What the exercise asks
Write the records below as a JSON list of strings, one string per line and skipping blank lines, starting at the line containing "Considering what the" and ending at the line containing "can you spot". Omit the pictures.

Given entries
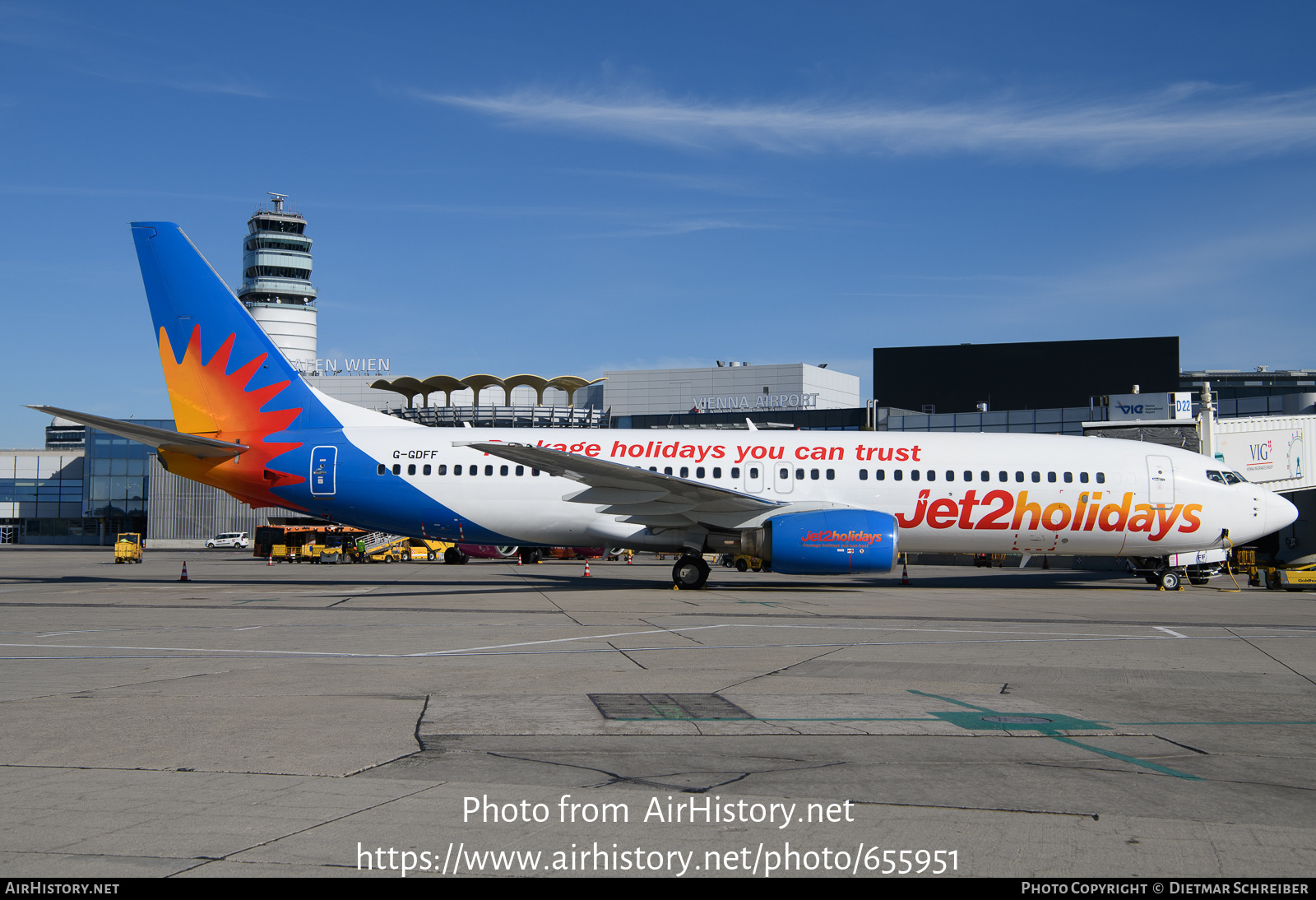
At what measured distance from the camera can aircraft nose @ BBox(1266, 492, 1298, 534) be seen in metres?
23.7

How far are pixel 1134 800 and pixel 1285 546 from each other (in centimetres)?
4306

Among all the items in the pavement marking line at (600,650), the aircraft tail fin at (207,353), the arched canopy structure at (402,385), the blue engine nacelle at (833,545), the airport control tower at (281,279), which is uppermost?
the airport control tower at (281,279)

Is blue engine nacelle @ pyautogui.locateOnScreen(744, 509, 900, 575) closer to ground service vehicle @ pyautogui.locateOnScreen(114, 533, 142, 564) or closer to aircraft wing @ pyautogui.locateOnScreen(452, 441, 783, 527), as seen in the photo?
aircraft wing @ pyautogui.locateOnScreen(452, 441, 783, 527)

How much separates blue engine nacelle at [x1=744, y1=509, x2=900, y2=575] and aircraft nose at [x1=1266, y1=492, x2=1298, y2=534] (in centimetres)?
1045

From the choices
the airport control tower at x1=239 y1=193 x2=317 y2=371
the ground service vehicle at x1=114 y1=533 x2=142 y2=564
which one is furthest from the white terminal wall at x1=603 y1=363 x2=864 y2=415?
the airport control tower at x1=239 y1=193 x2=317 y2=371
* * *
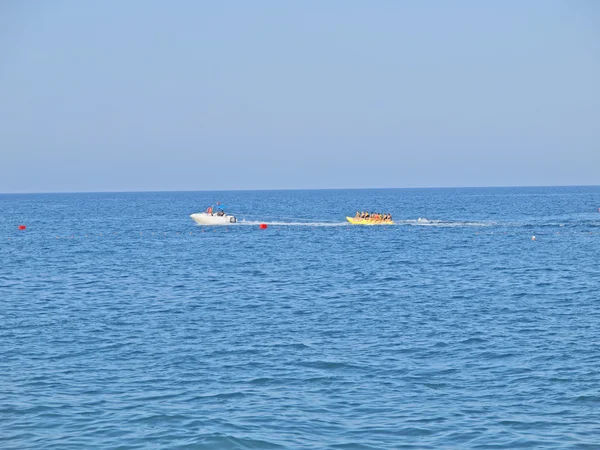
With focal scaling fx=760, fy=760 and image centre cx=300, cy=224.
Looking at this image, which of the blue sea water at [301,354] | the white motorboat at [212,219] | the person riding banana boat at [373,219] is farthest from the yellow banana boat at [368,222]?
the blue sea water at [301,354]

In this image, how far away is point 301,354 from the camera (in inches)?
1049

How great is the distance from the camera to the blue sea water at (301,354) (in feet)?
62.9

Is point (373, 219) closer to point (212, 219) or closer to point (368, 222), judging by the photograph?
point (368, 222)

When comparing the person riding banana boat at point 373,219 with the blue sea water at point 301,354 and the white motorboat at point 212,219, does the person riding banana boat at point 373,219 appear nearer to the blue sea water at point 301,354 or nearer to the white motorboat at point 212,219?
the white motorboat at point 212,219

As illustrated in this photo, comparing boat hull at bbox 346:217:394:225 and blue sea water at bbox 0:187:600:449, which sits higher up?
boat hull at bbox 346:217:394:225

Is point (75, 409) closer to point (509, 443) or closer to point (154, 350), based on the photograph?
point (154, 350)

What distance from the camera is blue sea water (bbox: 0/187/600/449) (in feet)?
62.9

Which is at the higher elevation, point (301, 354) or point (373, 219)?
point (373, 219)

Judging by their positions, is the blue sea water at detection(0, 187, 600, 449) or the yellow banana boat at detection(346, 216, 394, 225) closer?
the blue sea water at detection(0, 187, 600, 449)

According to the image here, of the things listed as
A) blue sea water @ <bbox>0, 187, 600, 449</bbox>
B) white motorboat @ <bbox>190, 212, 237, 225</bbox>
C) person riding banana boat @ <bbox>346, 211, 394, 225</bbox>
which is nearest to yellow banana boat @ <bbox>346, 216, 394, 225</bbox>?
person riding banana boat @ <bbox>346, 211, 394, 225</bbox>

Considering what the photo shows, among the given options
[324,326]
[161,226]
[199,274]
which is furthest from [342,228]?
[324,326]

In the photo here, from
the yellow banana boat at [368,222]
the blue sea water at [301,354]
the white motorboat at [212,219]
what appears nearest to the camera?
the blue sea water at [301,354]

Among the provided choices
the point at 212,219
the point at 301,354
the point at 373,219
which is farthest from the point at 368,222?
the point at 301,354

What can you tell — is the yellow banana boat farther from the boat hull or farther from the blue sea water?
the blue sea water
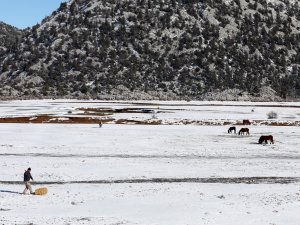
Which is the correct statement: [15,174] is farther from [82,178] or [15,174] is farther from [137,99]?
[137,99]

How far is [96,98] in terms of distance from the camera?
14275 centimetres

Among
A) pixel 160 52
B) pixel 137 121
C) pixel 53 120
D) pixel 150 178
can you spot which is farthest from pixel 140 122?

Full answer
[
  "Considering what the photo shows, among the given options",
  "[324,326]",
  "[161,226]",
  "[199,274]",
  "which is furthest from [342,228]?",
  "[324,326]",
  "In the photo here, from",
  "the yellow banana boat at [368,222]",
  "the blue sea water at [301,354]",
  "the white motorboat at [212,219]",
  "what appears nearest to the camera?",
  "the blue sea water at [301,354]",
  "Among the provided choices",
  "the point at 212,219",
  "the point at 301,354",
  "the point at 373,219",
  "which is farthest from the point at 368,222?",
  "the point at 301,354",
  "What can you tell — is the yellow banana boat farther from the boat hull or farther from the blue sea water?",
  "the blue sea water",
  "Which is the correct statement: [15,174] is farther from [82,178] or [15,174] is farther from [137,99]?",
  "[137,99]",
  "How far is [96,98] in terms of distance from the camera?",
  "14275 centimetres",
  "Among",
  "A) pixel 160 52",
  "B) pixel 137 121",
  "C) pixel 53 120",
  "D) pixel 150 178",
  "can you spot which is farthest from pixel 140 122?"
]